Dopo tutti i programmi, le prove del saggio, le lezioni di musica sabato sera mia figlia si è ammalata. Lei suona il violino e giovedì prossimo ci sarà il consueto saggio natalizio. I ragazzi hanno lavorato così tanto, sicuramente sarà una bellissima serata.
E forse lei si è strapazzata un po' troppo e così, di punto in bianco, una volta tanto che avevamo fissato con i nostri amici per una pizza, sabato sera ha iniziato a tremare, a dirmi che aveva tanto mal di testa e che le girava tutto. Le abbiamo provato la febbre e ce l'aveva a 39°.
Mi sono dovuta rintanare in casa per tutto il resto del fine settimana, tenerla al caldo, in attesa che arrivasse martedì. Devo dire che stare due giorni a casa non mi è dispiaciuto. Ho sistemato un po' di cose che dovsistemare, ho tolto di mezzo qualche scatola casa che campeggiava in casa da mooolto tempo e le ho messe in garage in attesa che vengano smistate verso la loro dimora definitiva. I giocattoli andranno tutti quanti alla scuola materna che frequenta il nanetto.
Si, questo è il nuovo soprannome del mio bimbo. Sabato pomeriggio, prima che la ragazza si ammalasse, siamo andati a vedere un negozio di articoli sportivi che faceva grandi sconti, e il piccoletto si è voluto comprare a tutti i costi un cappellino di pile a punta di color verde. Inutile dire che quando mi sono girata sono rimasta strabiliata: lui sorridente mi diceva "Mamma guarda come sono bello!!!" E io vedevo davanti a me un "Nano da giardino vivente". Gli mancava solo la barba!

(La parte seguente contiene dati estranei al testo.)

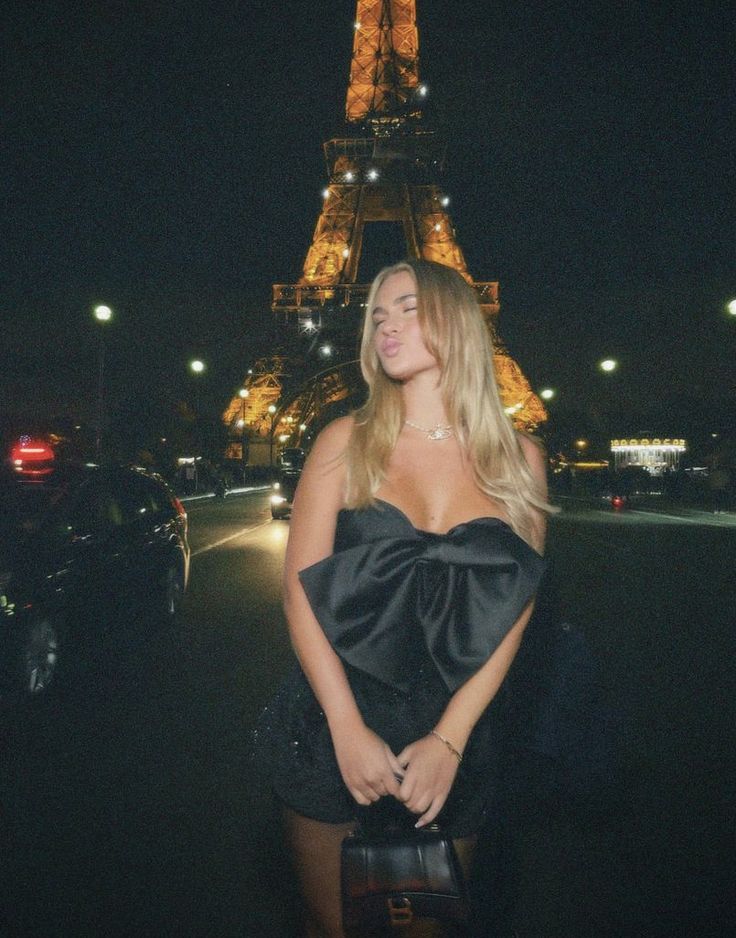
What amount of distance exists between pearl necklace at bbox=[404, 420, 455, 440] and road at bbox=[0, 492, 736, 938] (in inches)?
34.1

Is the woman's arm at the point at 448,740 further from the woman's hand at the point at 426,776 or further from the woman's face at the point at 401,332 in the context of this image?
the woman's face at the point at 401,332

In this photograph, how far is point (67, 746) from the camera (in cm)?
495

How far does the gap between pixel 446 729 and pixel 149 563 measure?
259 inches

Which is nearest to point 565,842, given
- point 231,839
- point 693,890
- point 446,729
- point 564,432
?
point 693,890

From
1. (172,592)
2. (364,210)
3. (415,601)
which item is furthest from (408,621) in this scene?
(364,210)

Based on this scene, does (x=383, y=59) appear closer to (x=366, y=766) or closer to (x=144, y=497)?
(x=144, y=497)

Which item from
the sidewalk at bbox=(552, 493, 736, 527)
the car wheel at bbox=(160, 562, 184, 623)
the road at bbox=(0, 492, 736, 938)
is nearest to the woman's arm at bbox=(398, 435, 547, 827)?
the road at bbox=(0, 492, 736, 938)

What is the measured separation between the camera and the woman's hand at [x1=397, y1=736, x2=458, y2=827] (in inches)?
72.2

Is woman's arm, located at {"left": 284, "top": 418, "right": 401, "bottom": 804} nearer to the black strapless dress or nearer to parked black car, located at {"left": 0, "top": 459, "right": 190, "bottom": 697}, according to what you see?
the black strapless dress

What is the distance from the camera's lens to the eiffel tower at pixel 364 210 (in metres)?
52.0

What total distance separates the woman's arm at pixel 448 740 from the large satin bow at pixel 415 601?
0.03 metres

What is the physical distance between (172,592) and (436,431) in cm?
721

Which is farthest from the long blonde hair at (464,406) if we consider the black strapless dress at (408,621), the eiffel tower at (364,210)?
the eiffel tower at (364,210)

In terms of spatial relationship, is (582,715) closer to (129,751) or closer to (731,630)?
(129,751)
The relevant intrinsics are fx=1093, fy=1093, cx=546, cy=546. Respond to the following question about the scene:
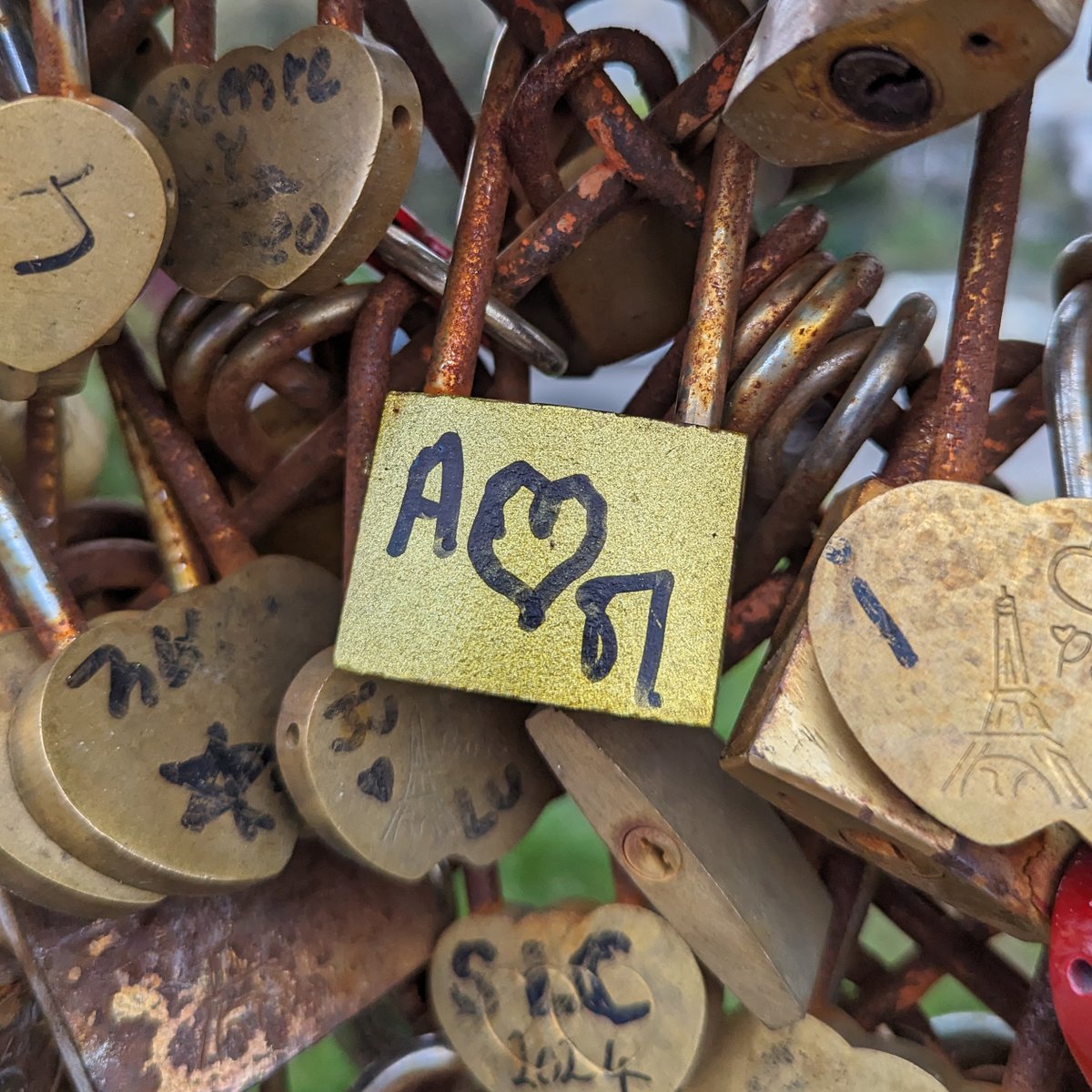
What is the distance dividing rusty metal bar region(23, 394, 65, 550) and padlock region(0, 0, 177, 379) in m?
0.14

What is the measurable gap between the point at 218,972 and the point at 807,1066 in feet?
0.89

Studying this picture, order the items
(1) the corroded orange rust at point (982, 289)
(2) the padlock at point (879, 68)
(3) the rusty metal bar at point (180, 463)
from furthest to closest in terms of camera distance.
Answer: (3) the rusty metal bar at point (180, 463)
(1) the corroded orange rust at point (982, 289)
(2) the padlock at point (879, 68)

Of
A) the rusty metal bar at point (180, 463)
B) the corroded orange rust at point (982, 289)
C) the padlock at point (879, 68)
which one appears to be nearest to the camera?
the padlock at point (879, 68)

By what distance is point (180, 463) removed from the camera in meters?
0.56

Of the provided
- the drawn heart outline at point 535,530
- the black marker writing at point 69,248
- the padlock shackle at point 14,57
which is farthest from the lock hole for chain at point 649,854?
the padlock shackle at point 14,57

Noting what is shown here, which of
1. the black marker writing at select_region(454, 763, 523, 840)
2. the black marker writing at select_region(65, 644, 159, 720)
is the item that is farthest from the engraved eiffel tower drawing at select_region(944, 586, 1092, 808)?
the black marker writing at select_region(65, 644, 159, 720)

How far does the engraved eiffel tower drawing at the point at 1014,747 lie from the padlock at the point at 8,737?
0.33 m

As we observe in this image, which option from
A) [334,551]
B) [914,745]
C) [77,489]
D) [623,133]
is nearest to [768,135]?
[623,133]

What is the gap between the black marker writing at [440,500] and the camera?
17.6 inches

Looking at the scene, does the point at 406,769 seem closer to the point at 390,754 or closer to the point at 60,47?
the point at 390,754

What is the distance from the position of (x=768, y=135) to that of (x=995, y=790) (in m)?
0.25

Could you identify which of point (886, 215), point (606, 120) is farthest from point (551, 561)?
point (886, 215)

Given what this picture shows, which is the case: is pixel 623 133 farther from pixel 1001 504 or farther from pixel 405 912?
pixel 405 912

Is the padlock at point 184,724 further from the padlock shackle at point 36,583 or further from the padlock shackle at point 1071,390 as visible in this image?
the padlock shackle at point 1071,390
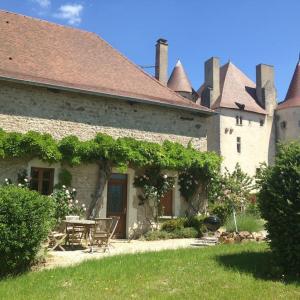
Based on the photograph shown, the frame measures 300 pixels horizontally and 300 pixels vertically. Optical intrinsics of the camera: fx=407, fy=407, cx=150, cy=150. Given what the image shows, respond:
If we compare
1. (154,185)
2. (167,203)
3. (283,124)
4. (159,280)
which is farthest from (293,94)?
(159,280)

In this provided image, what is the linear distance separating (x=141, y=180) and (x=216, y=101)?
54.8 ft

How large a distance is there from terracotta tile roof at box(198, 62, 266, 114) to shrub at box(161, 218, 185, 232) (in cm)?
1594

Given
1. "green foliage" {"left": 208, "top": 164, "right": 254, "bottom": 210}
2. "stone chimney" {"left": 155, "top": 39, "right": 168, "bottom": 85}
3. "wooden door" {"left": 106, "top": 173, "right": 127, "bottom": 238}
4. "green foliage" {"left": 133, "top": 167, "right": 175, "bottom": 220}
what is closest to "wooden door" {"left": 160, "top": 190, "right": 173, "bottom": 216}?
"green foliage" {"left": 133, "top": 167, "right": 175, "bottom": 220}

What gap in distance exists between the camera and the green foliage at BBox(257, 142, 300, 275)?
6.78m

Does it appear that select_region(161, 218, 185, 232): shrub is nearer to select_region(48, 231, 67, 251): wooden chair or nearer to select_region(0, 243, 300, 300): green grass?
select_region(48, 231, 67, 251): wooden chair

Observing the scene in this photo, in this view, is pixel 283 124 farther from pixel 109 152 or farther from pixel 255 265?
pixel 255 265

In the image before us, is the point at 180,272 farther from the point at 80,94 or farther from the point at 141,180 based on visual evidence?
the point at 80,94

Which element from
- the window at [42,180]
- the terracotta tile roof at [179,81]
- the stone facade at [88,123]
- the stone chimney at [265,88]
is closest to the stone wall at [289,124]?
the stone chimney at [265,88]

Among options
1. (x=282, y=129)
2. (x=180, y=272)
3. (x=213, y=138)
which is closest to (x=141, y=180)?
(x=180, y=272)

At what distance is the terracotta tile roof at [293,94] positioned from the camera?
3059 cm

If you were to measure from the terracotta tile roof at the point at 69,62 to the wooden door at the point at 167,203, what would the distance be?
3153 mm

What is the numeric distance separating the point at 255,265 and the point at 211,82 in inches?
900

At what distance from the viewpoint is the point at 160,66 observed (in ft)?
66.1

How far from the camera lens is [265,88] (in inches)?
1203
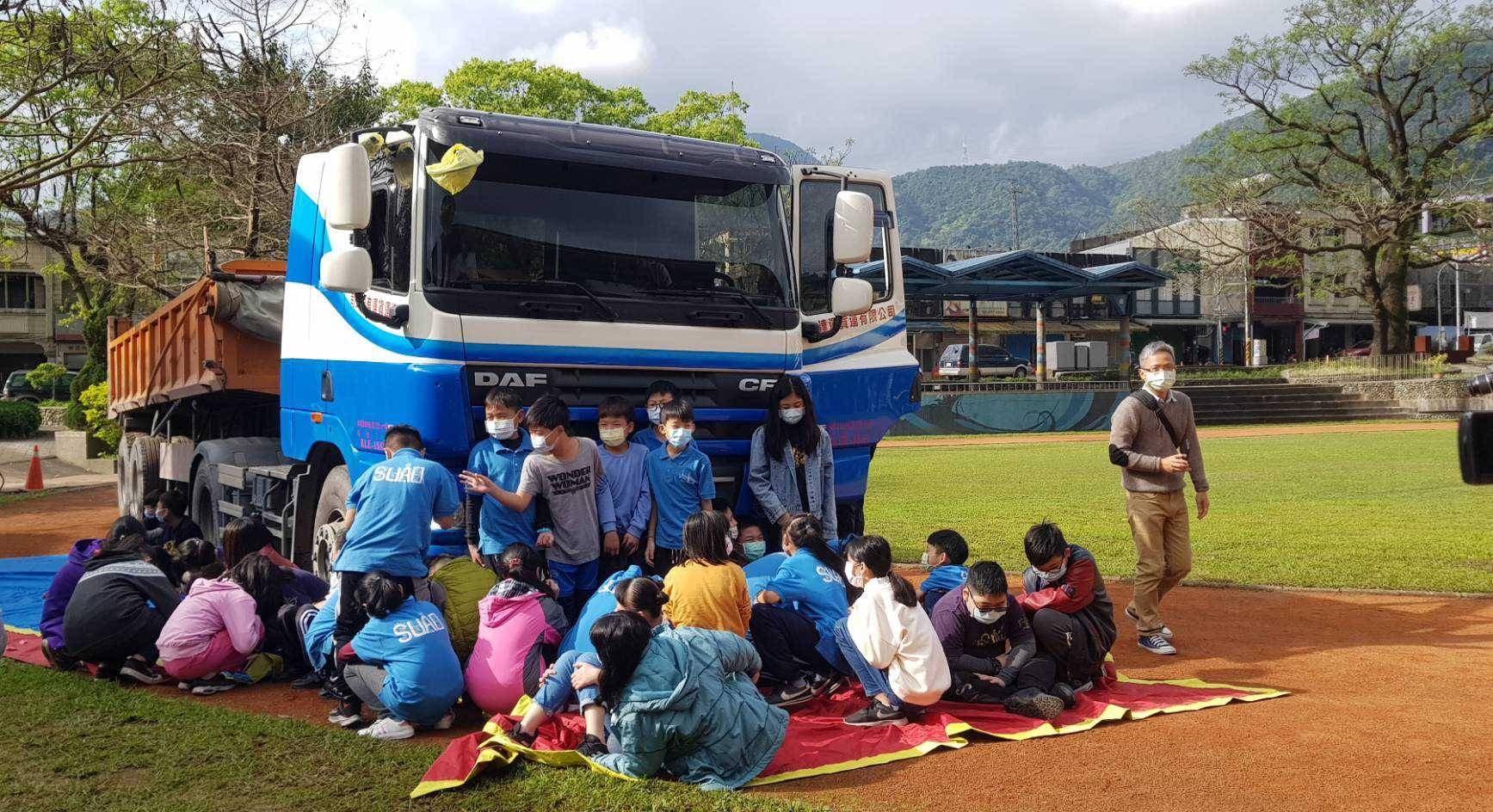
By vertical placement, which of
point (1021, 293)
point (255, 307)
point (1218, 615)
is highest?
point (1021, 293)

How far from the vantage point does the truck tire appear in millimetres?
13141

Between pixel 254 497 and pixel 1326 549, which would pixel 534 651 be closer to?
pixel 254 497

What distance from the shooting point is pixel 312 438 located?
8.44m

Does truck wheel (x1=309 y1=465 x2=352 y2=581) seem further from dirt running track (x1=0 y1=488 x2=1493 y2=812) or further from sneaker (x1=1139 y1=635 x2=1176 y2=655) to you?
sneaker (x1=1139 y1=635 x2=1176 y2=655)

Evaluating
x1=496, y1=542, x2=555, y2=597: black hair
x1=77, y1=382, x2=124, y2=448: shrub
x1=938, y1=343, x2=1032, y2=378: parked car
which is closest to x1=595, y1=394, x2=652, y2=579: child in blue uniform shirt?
A: x1=496, y1=542, x2=555, y2=597: black hair

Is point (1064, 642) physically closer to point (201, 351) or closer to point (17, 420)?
point (201, 351)

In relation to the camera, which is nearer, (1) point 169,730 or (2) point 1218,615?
(1) point 169,730

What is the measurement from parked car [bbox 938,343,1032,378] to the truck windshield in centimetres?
4157

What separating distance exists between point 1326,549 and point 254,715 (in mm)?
10244

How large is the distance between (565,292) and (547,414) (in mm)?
866

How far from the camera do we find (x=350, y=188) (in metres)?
6.94

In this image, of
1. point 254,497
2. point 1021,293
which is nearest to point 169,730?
point 254,497

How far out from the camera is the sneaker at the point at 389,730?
5852 mm

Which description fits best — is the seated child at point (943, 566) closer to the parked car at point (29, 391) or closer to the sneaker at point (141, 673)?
the sneaker at point (141, 673)
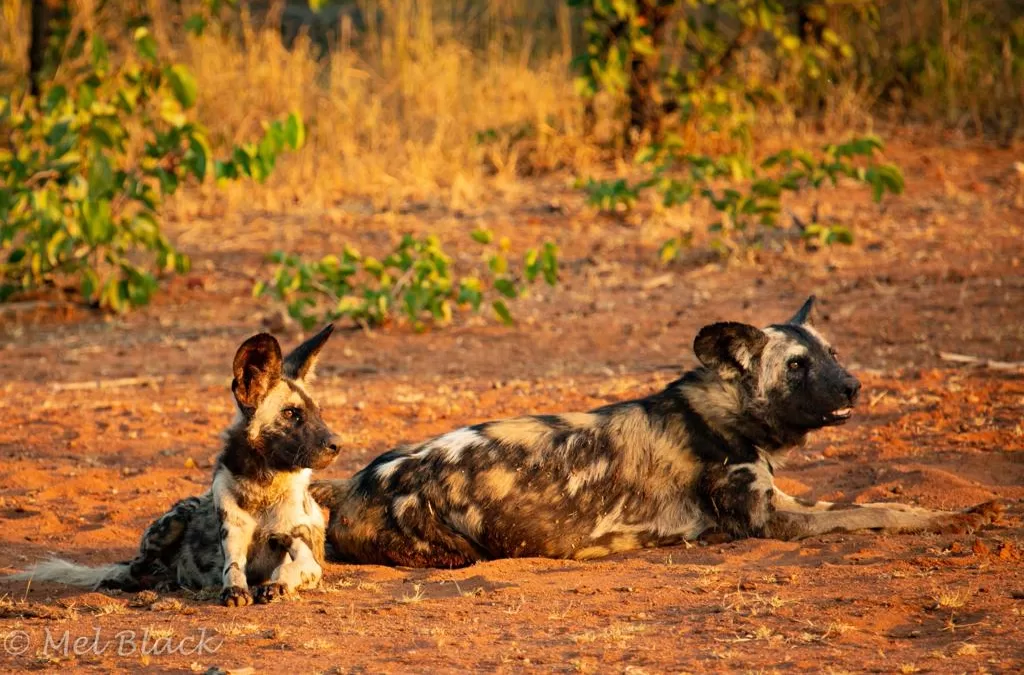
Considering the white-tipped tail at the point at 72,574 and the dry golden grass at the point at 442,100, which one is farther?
the dry golden grass at the point at 442,100

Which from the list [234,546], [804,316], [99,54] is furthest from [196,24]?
[234,546]

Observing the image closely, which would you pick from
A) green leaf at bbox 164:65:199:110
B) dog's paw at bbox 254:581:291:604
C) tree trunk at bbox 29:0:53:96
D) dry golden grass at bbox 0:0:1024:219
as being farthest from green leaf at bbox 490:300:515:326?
tree trunk at bbox 29:0:53:96

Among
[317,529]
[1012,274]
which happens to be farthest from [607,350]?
[317,529]

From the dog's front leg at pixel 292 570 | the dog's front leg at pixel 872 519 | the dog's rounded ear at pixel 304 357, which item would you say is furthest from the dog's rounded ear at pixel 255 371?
the dog's front leg at pixel 872 519

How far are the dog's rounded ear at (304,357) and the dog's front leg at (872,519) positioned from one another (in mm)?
1605

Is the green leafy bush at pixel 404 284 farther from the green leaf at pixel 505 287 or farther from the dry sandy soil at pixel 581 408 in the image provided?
the dry sandy soil at pixel 581 408

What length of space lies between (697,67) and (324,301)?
4.21 metres

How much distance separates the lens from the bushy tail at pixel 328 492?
486 centimetres

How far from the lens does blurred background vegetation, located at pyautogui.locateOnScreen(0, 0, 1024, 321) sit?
1113 cm

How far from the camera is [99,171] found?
814cm

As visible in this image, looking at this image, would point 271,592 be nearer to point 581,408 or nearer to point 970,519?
point 970,519

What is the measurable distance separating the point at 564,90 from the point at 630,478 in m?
8.61

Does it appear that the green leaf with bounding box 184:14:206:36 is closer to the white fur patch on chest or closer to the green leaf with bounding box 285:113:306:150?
the green leaf with bounding box 285:113:306:150

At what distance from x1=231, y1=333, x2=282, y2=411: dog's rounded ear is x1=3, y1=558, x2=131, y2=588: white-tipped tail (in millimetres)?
682
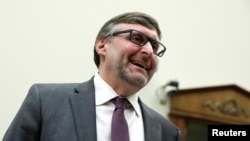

Diciamo che se ci sarà da fare un travestimento al volo, dovrò solamente trovargli un completino rosso e delle babbucce verdi dello stesso colore del cappello (color "Verde nano da giardino"). C'è chi li ha in giardino, chi li ha in terrazza, io ne ho uno in carne ed ossa....inutile dire come sono orgogliosa!!!!
Insomma tra domenica e lunedì ho portato su dal garage tutta l'attrezzatura per fare l'Albero di Natale. E abbiamo approfittato della momentanea tregua febbrile della mia ragazza e lo abbiamo prima costruito, poi addobbato. E adesso è qui, accanto a me, che mi fa compagnia, con le sue luci bianche e azzurre che si accendono e si spengono. I ragazzi dormono, è stata una giornata lunga.
Si, perché quando stamattina ho cercato di organizzare tutto, mi sono resa conto di non riuscire a farcela, e ho deciso di prendermi un giorno libero. Ho portato la ragazza dalla dottoressa e poi siamo andate a fare un po' di spesa. Poi di nuovo al calduccio.
Stasera con i ragazzi abbiamo iniziato a lavorare sulla mangiatoia del Gesù Bambino che ho comprato mesi fa, con le mie amiche a Napoli. Via San Gregorio Armeno era già in piena atmosfera natalizia il 20 settembre! Penso che sia una delle strade più belle di Napoli e io sono molto orgogliosa di aver acquistato lì il mio bambinello. Quest'anno ci sarà solo lui. Forse l'anno prossimo qualcun'altro gli farà compagnia. Chissà. Appena lo avremo sistemato sicuramente metterò una bella foto sul blog, e anche una bella foto del mio Albero di Natale.
La sosta forzata mi ha fatto ri-scoprire un po' di spirito natalizio, soprattutto mi ha fatto godere della gioia di stare insieme. Anche se siamo in quattro in una stanza, e a volte ci diamo fastidio, ci basta essere vicino. Tutto il resto non conta, e la malattia diventa un pretesto, una scusa per regalarci momenti intensi e meravigliosi.